*** Opening TEXT ***
Aboulmagd: This is taking place amidst a uniquely challenging global environment. It has direct implications on two very integral parts of the agenda, which are food security and energy prices. But there’s a constructive, positive way to look at this. The climate emergency is not going to wait for anyone. Every action that you don’t do today will cost more if you do it later. So I think there’s unanimity about the urgency, in terms of quantifiable cost. So everyone appreciates that.
Egypt has traditionally, through our diplomacy and through our good contacts, played the role of bridging between north and south. We have excellent relations with many developed countries, and we understand their perspective as well [as that of developing countries]. So we’re hoping to bring our legacy of proactive, centrist diplomacy and of deal-making to the table.
QZ: In terms of Egypt’s individual role, Climate Action Tracker rates Egypt’s climate plan as “highly insufficient” for meeting the warming goals of the Paris Agreement. Is that a fair characterization, and what would be required to get a higher level of ambition from Egypt
Aboulmagd: I know our NDC [nationally determined contribution]. Those raw figures will not take into consideration common but differentiated responsibilities, will not take into consideration poverty levels, will not take into consideration the legitimate established right for every developing country to pursue its sustainable development goals and to pursue the elimination of poverty in its midst.
If I need to spend much more money [on carbon mitigation], do I kick kids out of schools, or do I stop building sewage? [Climate advocates] will say “we wanted more than this,” from the pure ‘keeping 1.5 alive’ perspective. But it ignores the foundations of this process—that there is a grand bargain, that those who historically consumed all of the carbon space have to take the lead in making economy-wide reductions.
This NDC is a significant update from our first NDC. We have time until we do our next NDC, which we hope will be even more ambitious. Yet at what cost, and who is going to provide the money for it? We put a lot of things that we’d love to do subject to availability of finance. Are you supposed to go out to the market, and incur more debt, and subject yourself to possible default in order to make a contribution [to solving a problem] that you know you didn’t cause in the first place?
*** Closing TEXT ***
*** Opening GIVEN INFORMATION ***
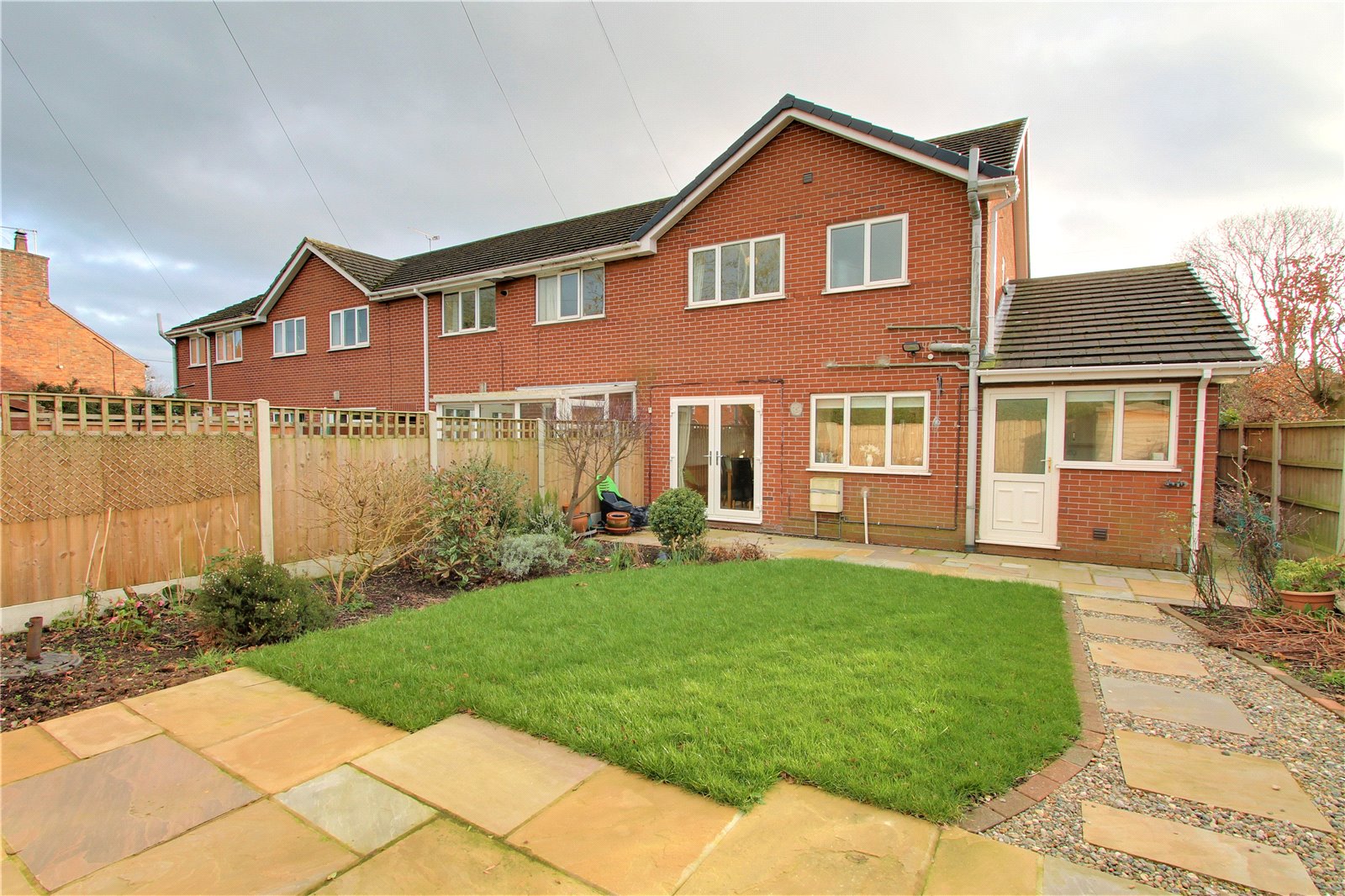 Whitegates Crewe 3 bedroom House SSTC in Nursery Close Shavington Crewe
*** Closing GIVEN INFORMATION ***
REQUIREMENT A: In the interview, how does Climate Action Tracker rate Egypt's climate plan?
REQUIREMENT B: According to the interview, why is Egypt hoping to act as a bridge between north and south?
REQUIREMENT C: Carry the interview on from its last line.
The lines play no part in what is asked here.

ANSWER A: It rates the plan as "highly insufficient" for meeting the warming goals of the Paris Agreement.

ANSWER B: Through its diplomacy and good contacts, Egypt has traditionally played that bridging role. It has excellent relations with many developed countries and understands their perspective as well as that of developing countries. So it hopes to bring its legacy of proactive, centrist diplomacy and deal-making to the table.

ANSWER C:
Historically we’ve contributed nothing [to global carbon emissions]. Currently we’re contributing very little. Developing countries are allowed to peak in their emissions. The right way to compare is the ‘business as usual’ compared to what we’re doing in the NDC. There is significant progress on multiple tracks.
If we see a good financial package that will allow us to move faster, we’ll do it. If we can achieve the 42% by 2035 [emissions reduction target] earlier, then that will do it. We are hoping to be in a position to make announcements that are more ambitious. But it’s normal and fair to promise what you’re certain you can deliver at the current financial situation.
QZ: The EU Parliament and other governmental and civil society groups have recently raised concerns about human rights issues in Egypt, particularly the case of Alaa Abdel Fattah [the imprisoned British-Egyptian dissident, who is more than 200 days into a hunger strike]. Do those concerns impede your ability to conduct climate diplomacy with those governments?
Aboulmagd: The EU Parliament is entitled, of course, to its perspective, but there are other mechanisms within the Egyptian government that respond to that. There are other multilateral fora, such as the [UN] Human Rights Council, where these issues are discussed. My mandate and my responsibility with regard to the COP is to most effectively engage with all parties to address the existential threat to 7 billion people on the planet. And I hope that for two weeks the focus will be on the people dying around the world, on the challenges that we will face.
There are, over the whole year, multiple opportunities to raise whatever issues with Egypt or other countries, related to civil liberties, human rights, and other related issues. I can also mention, you know, that civil and political rights are central and integral. But so are economic, social, and cultural rights, and the right to live in a habitat where you can survive and thrive, where you can not be threatened by a hurricane or extreme weather event wiping out your GDP. These are also very important components of the overall human rights culture.
QZ: What role do activists and protesters have in this process?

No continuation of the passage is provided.